### STATED GOAL
Can you rewrite the records below, replacing "white stucco wall" with "plaster wall" everywhere it occurs and keeping everything else unchanged? Leave the pictures out of your version.
* * * * * * * * *
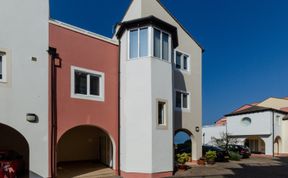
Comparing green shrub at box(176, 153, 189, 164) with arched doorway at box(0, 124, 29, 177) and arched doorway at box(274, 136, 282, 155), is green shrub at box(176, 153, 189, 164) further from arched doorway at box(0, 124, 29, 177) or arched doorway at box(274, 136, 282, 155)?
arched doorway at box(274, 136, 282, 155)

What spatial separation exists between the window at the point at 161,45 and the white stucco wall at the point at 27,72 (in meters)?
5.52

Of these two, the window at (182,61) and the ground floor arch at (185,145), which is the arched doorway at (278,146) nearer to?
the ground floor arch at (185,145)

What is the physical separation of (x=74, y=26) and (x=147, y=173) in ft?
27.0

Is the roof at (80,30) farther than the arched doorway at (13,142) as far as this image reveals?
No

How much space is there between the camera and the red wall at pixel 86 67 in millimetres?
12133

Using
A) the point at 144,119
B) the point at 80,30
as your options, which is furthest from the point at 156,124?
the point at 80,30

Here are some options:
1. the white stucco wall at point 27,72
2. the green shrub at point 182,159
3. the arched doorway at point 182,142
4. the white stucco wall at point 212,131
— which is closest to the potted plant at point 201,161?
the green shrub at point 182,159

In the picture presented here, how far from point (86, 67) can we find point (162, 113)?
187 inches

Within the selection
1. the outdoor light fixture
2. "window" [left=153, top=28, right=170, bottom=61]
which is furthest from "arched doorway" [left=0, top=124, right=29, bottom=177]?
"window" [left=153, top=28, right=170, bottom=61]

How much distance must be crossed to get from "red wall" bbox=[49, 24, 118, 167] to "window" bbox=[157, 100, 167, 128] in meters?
* * * * * * * * *
### ANSWER TO THE TASK
Comparing green shrub at box(176, 153, 189, 164) with arched doorway at box(0, 124, 29, 177) and arched doorway at box(274, 136, 282, 155), is green shrub at box(176, 153, 189, 164) further from arched doorway at box(0, 124, 29, 177) or arched doorway at box(274, 136, 282, 155)?
arched doorway at box(274, 136, 282, 155)

What spatial separation exists between the window at the point at 161,45 and the plaster wall at the point at 27,72 (in meters)?
5.52

Of these two, the window at (182,61) and the ground floor arch at (185,145), which is the arched doorway at (278,146) nearer to?
the ground floor arch at (185,145)

What is the physical separation of (x=74, y=26) and (x=147, y=173) in ft?
27.0

Is the roof at (80,30) farther than the arched doorway at (13,142) as far as this image reveals?
No

How much space is there between the camera and the red wall at pixel 86 67 in millimetres?
12133

Using
A) the point at 144,119
B) the point at 80,30
as your options, which is furthest from the point at 156,124?
the point at 80,30

Here are some options:
1. the plaster wall at point 27,72
2. the green shrub at point 182,159
3. the arched doorway at point 182,142
4. the plaster wall at point 212,131
— which is closest to the potted plant at point 201,161?
the green shrub at point 182,159

In the picture presented here, how far from point (86, 67) can we find point (162, 113)?
187 inches

Within the selection
1. the outdoor light fixture
2. "window" [left=153, top=28, right=170, bottom=61]
which is furthest from "arched doorway" [left=0, top=124, right=29, bottom=177]?
"window" [left=153, top=28, right=170, bottom=61]

How much distance must be crossed to get from "red wall" bbox=[49, 24, 118, 167] to "window" bbox=[157, 100, 167, 128] in meters?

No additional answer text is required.